Runway’s image-to-video tool has enabled users to create cinematic movie trailers, all without shooting a second of real video. Midjourney could likewise offer its own in-house image-to-video support or explore a direct partnership with Runway, such as syncing a user’s Midjourney gallery to their Runway folder assets. In January 2024, Holz announced Midjourney was working on its video models, however, no formal releases have been announced as of May 2025.
API Access
Midjourney does not have an official API, and its subscribers are individuals, not developers or other startups. By releasing its model for developers and charging per use, just like OpenAI’s API, which charges $0.01 to $0.17 per image, Midjourney could capture more customers without significant internal development strain. Offering APIs could potentially let Midjourney’s community handle core features, like image editing or even website-hosted versions, while still generating revenue for Midjourney.
Key Risks
Intense Competition Within Existing Workflows
With nearly 30 million customers using Adobe Creative Cloud, Midjourney could be viewed as just another tab or application to boot up during the design process. As Adobe Firefly expands early access, creators may find it more convenient to use the tools within their main design interfaces, instead of constantly switching back and forth. Midjourney’s existence within Discord and lack of off-platform use create friction for customers even if they do not use services from Adobe Creative Cloud. Searching “AI” in Figma’s community plugin center returns more than one hundred results already, as of August 2023, all offering quick, in-app AI solutions.
Copyright Battles
Regulatory risk has become a defining challenge for generative AI companies, particularly those operating without formal data licensing agreements. In January 2023, a copyright and trademark claim was filed by a group of artists against Midjourney, Stability AI, DeviantArt, and Runway. In August 2024, a federal judge ruled that this lawsuit could proceed. For Midjourney specifically, the court found that its use of a 4,700-name “Style List”, which allowed users to prompt in the style of real artists without their consent, could constitute false endorsement.

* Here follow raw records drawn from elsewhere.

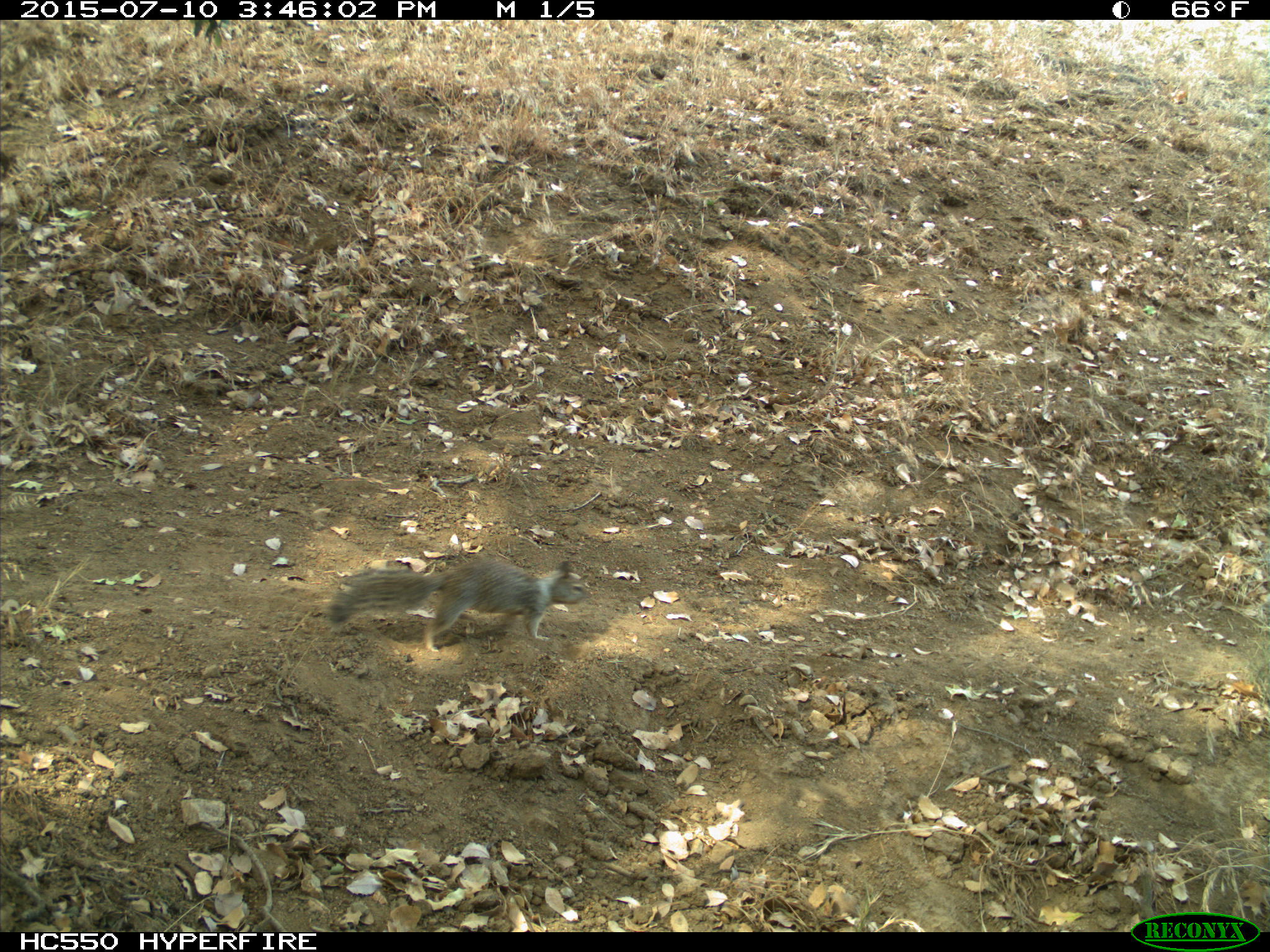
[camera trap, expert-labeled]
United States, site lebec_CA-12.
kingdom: Animalia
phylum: Chordata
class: Mammalia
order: Rodentia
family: Sciuridae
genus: Otospermophilus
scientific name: Otospermophilus beecheyi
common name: california ground squirrel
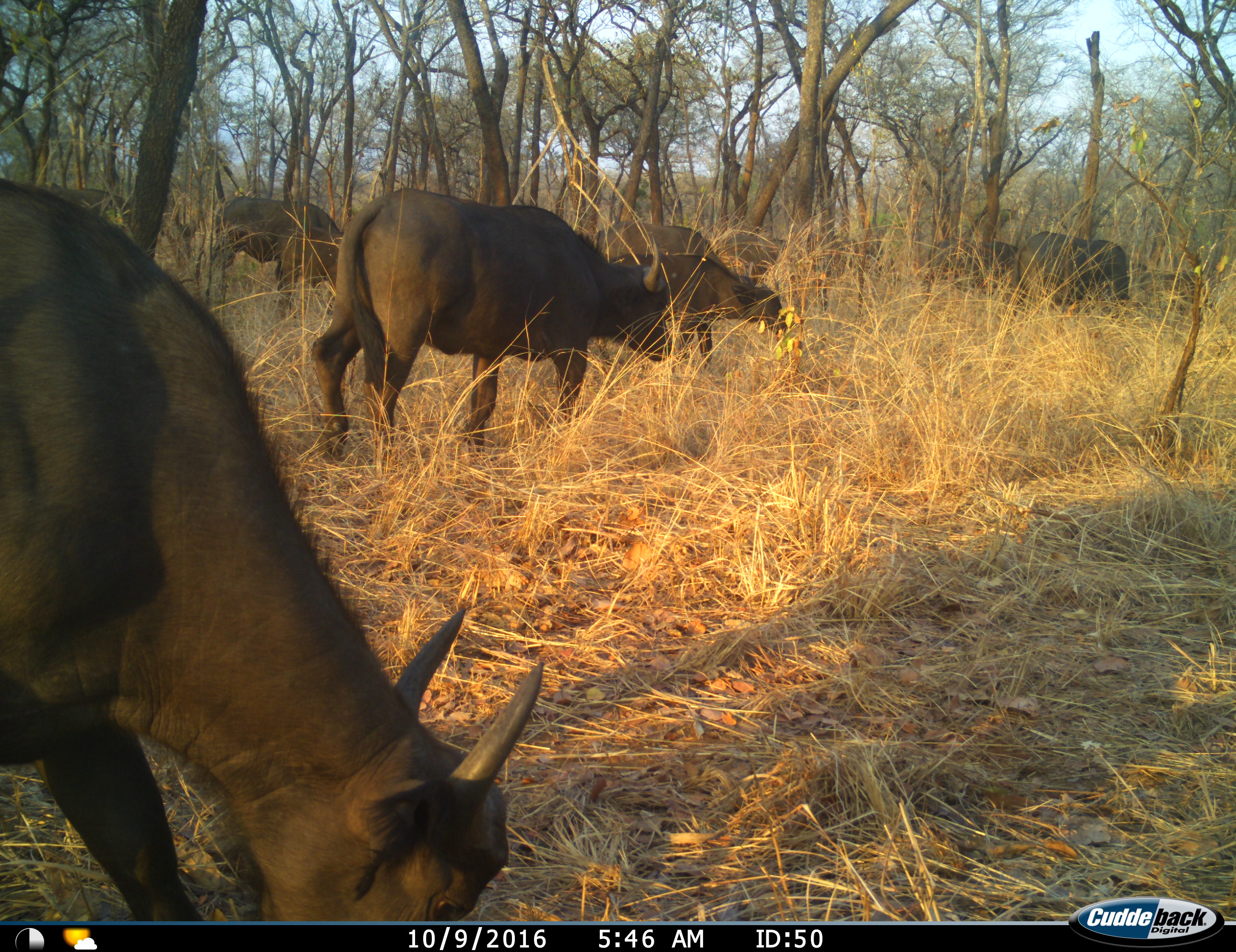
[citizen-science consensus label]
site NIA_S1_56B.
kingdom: Animalia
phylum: Chordata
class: Mammalia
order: Artiodactyla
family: Bovidae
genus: Syncerus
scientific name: Syncerus caffer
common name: african buffalo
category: buffalo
Buffalo (african buffalo) (Syncerus caffer), count 8. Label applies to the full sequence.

While some allegations were dismissed, the judge’s decision allowed discovery to move forward, giving plaintiffs a chance to access internal records from the companies involved. The implications go beyond Midjourney – if courts rule that training on copyrighted images or enabling stylistic mimicry violates IP law, companies without licensing deals may be forced to overhaul their models or pay compensation. This creates a significant divide between startups like Midjourney and Stability, and larger incumbents like OpenAI and Google, who have signed multimillion-dollar licensing agreements to de-risk their datasets.
Summary
Midjourney rests in an incredibly competitive market, with other generative AI image products spawning from enterprise creative software companies with a robust suite of tools and millions in funding to seamlessly integrate into their already popular software. Midjourney grew to 21 million members as of May 2025, making it the largest community on Discord. The company’s high-quality visuals have impressed mainstream users. The high-quality image generations and fast growing membership allowed Midjourney to become profitable just six months after launch. Midjourney’s small team has promising progress so far, but will need to rapidly improve and expand its product offerings to stay ahead of larger, more robust, generative AI companies.